The place feels wild and curated at the same time. The conservation authority tends it carefully and has designed programs like the campfire night to help people trapped in the city’s hot, traffic-clogged asphalt inlands to feel welcome in nature. “Urban kids have a lot of fear of it,” explained Dash Stolarz, authority spokeswoman.
There’s another nature park in South Los Angeles, and a couple more in the works around the city, but they remain rare exceptions.
Thousands of poor, mostly black and Latino people in central L.A. barely ever make it out to the beaches, let alone to the mountains. People such as Brizuela and her son, who has been diagnosed with Asperger’s disorder and comes home from school to their cramped Westlake apartment bursting with energy and needing to get outside. She has no car and their building has no courtyard, no yard at all.
“Its like living in a cube,” she says. “You’re being segregated from nature.”

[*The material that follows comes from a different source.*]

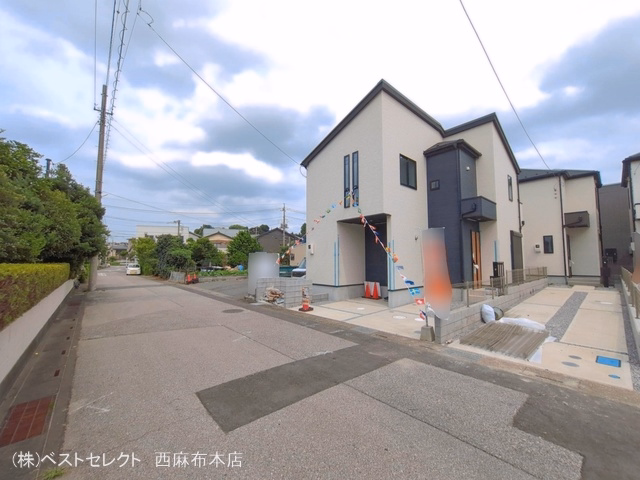 埼玉県川口市赤井3丁目の新築戸建て完成写真 2026年6月29日撮影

They found Vista Hermosa a five-minute walk from home. Silvia lies in the grass and smells the earth, or walks the nature path that winds up the park incline, with that stupendous skyscraper view at every turn. Ricardo and his cousin Anja Royal play in the water, run through the meadow and try to identify the flora and fauna described on the park signs.
“They want to touch everything, the rocks, the trees,” she said. “When you’re there, you forget you’re in the city.”

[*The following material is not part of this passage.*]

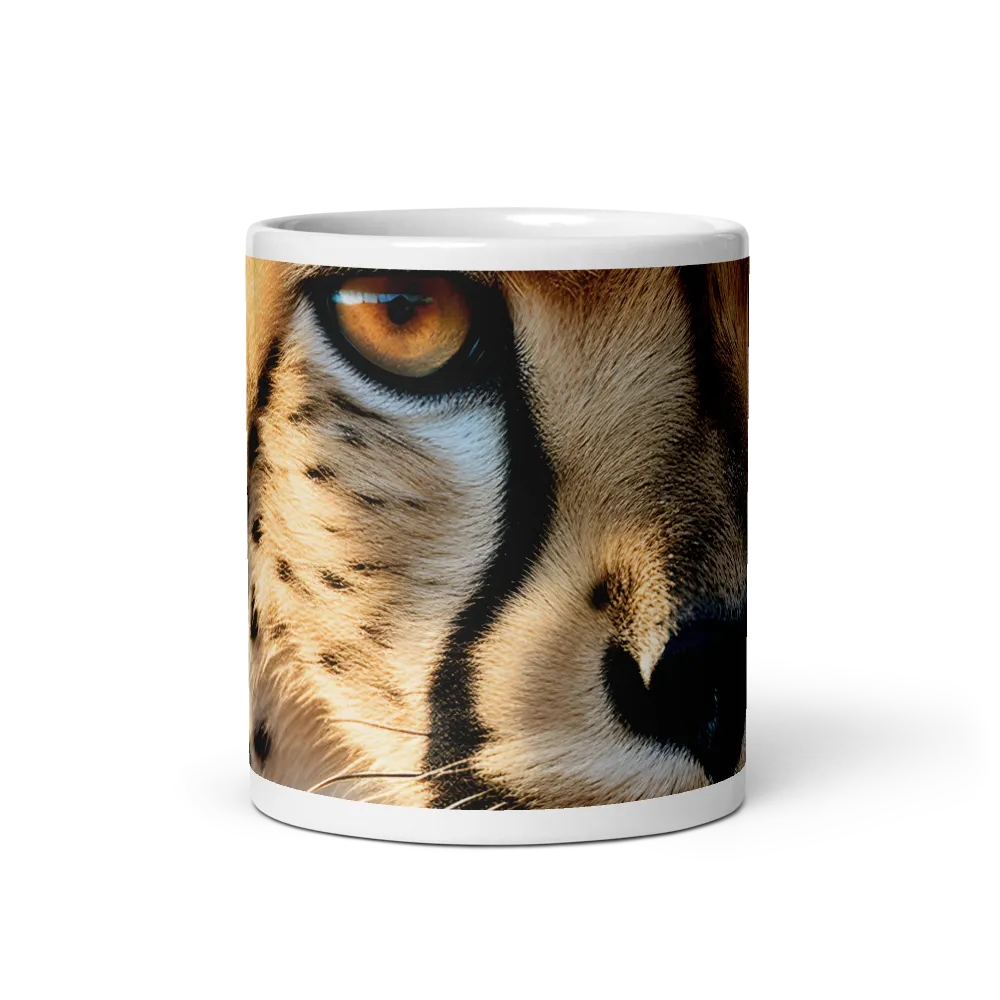 The Intense Gaze of the Cheetah | Mugs | Multiple Sizes & Colors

Los Angeles is one of the most park-starved metropolises in the U.S.; only a third of L.A. residents live within a quarter-mile of a park, far fewer than in other major urban centers, according to a 2004 Trust for Public Land study. Vista Hermosa almost didn’t happen: The product of a decade of political battles over land once slated for the monumental civic fiasco known as the Belmont Learning Center, it sits over an earthquake fault as well as the old oil field. Its opening was hailed as a major civil rights victory.
Last week, the first of what Mayor Antonio Villaraigosa said will be 50 new city parks in park-poor neighborhoods opened in South Los Angles. Most will be less than an acre and built on vacant properties left blighted by foreclosure, my colleague Jessica Garrison reported Friday. The city has also embarked on a pilot program to turn parking spots into “parklets,” with greenery and pedestrian seating.
This is all well and good, and we should absolutely hold Villaraigosa and his City Council colleagues to their promises. When it comes to parks, we have a lot of catching up to do.
But children and families do not live by swings and molded plastic alone. We should focus on providing not just park space, but a chance to sample what people in wealthier neighborhoods enjoy at their doorsteps: Southern California’s fabulous natural assets. Places such as Runyon Canyon might look like airport escalators with dogs on weekends, but they open a door to wilderness for thousands of people. The rest of the city should get this, too.
Making not just a park, but a park like Vista Hermosa, takes a little more effort and it’s not necessarily cheap. The conservancy held long meetings to find out what community members wanted and hired a brilliant L.A. landscape architecture firm, Mia Lehrer + Associates, to carry out their vision. But the fact they pulled it off shows it’s possible, and Brizuela’s gooey marshmallow shows it’s worth it.
With all the blocks and blocks of boarded-up stores and warehouses left over from the last recession, and the one before that, surely there is room for some larger nature parks as well.
In 1930, the Olmsted brothers, sons of Frederick Olmsted, who designed New York’s Central Park, urged the L.A. Chamber of Commerce to set aside 70,000 acres of “pleasureways” from the mountains to the Pacific, Los Angeles journalist Emily Green wrote in The Times last year. City fathers ignored them. It’s not too late to reclaim some of this lost legacy.